Light can only be focused down to a certain level, referred to as the Abbe limit. At this point, to a traditional optical microscope, objects that are closer than this limit would appear as one. Under certain conditions, however, these rules can be broken, using van der Waals crystals; these crystals are layered and possess semiconductor properties that allow for on-demand optical carrier injection.
In these specific instances, light can be confined without limit, enabling imaging of even the smallest of objects.
In terms of the crystal’s layered structure, the consequent strong anisotropy of the electronic structure is conducive for electronic hyperbolicity, or the ability to pass nanolight through its structure, said Aaron Sternbach, a graduate student in Columbia’s Department of Physics.
By illuminating the crystal with a pulse of light, the team changed the crystal’s electronic structure.
“The absorption process promotes electronic charge carriers, or electron-hole pairs, to an excited state. In the excited state, the charge carriers can reflect mid-infrared light, but since this is an anisotropic layered crystal, only light incident from the ‘top down’ is reflected while the crystal remains transmissive for light of the same frequency which is incident from the ‘side’ — which satisfies the precondition for hyperbolicity,” Sternbach told Photonics Media. “The best name I can think of for this process is ‘optical carrier injection.’”

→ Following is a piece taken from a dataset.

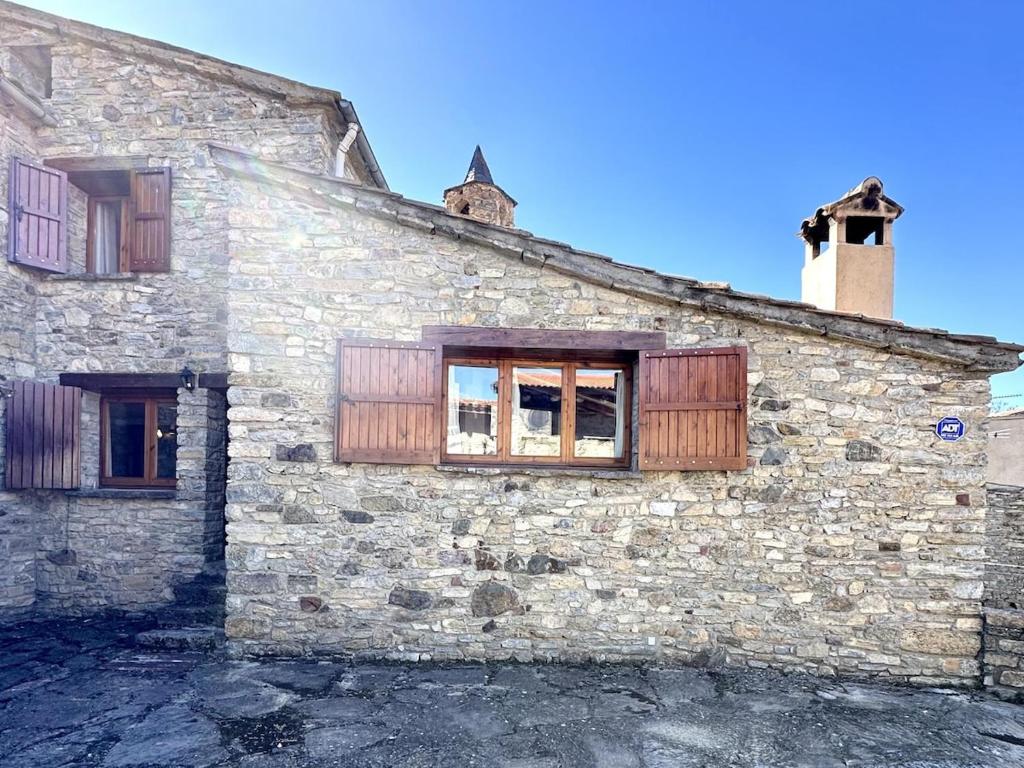 an old stone building with windows on it at Cal Grit casa de muntanya a Pont de Bar in Bar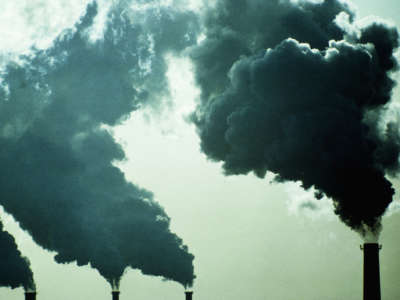 Smoke billows into the air from smokestacks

The new structure arising from this reorganization enables superfine nanoscale details to be transported through the crystal where they could be imaged on the surface.
However, the technology isn’t without its drawbacks.

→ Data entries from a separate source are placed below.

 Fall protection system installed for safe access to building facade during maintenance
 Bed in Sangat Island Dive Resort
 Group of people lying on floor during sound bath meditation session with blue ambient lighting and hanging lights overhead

“A big challenge with hyperbolicity rooted in electronic processes is the relatively high loss within the crystals. Losses can be mitigated at low temperatures, or potentially in other crystals that are less sensitive to temperature-driven fluctuations,” Sternbach said. “Mitigating losses and thereby improving the photonic quality factors in hyperbolic crystals rooted in electronic processes are likely to be subjects of next-generation research.”

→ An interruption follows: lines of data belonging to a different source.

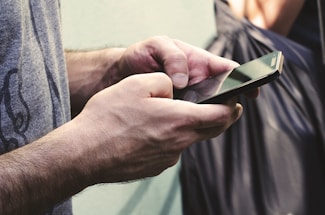 A close-up of a hand holding a smartphone with a contact screen.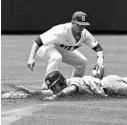  ?? GERRY BROOME/ASSOCIATED PRESS ?? UNC’s Brandon Riley slides into second under the tag of Stetson SS Jorge Arenas during Saturday’s Super Regional meeting.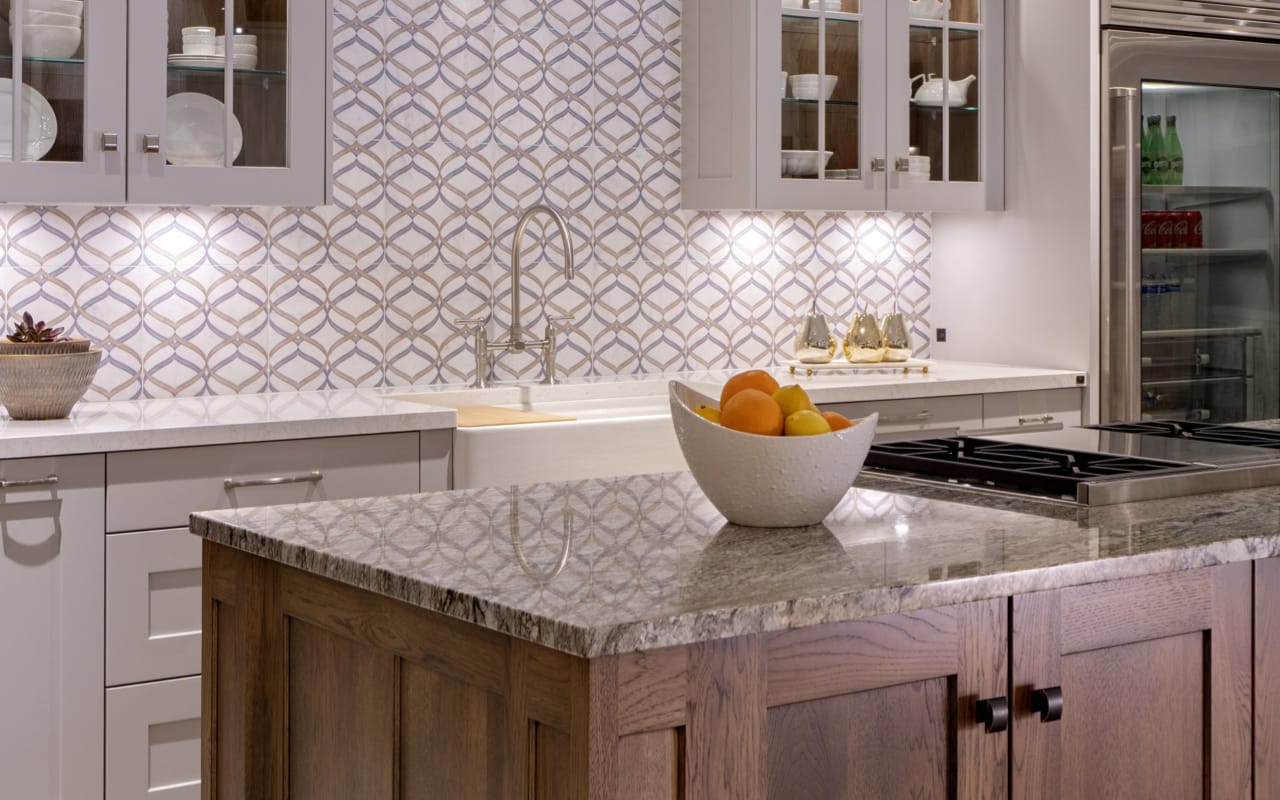 Transitional style kitchen with beige shaker-style cabinets. The upper cabinets have glass inserts. There is a farmhouse sink and a range cooktop on the warm-toned woodgrain island.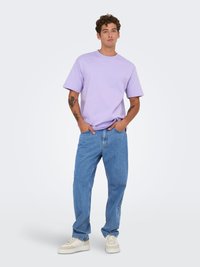 Hele lilla puuvillane t-särk lühikeste varrukatega, millele on sobitatud vabalt istuvad sinised teksad ja valged tossud, omades mugavat disaini.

As far as next steps, because the discovery shows a method of accessing hyperbolic properties on demand and on ultrafast timescales, Sternbach believes that there will be more research efforts focusing on areas where light plays a dual role in programming quantum matter and in investigating emergent optically driven phases with nano-optics.
“We are also likely to see further reports where electronic forms of hyperbolicity are uncovered,” Sternbach said.
Dmitri Basov, the Higgins Professor of Physics at Columbia University and senior author on the research paper, expressed similar sentiment. “Laser pulses allowed us to create a new electronic state in this prototypical semiconductor, if only for a few picoseconds,” he said. “This discovery puts us on track toward optically programmable quantum phases in new materials.”
The research was published in Science (www.doi.org/10.1126/science.abe9163).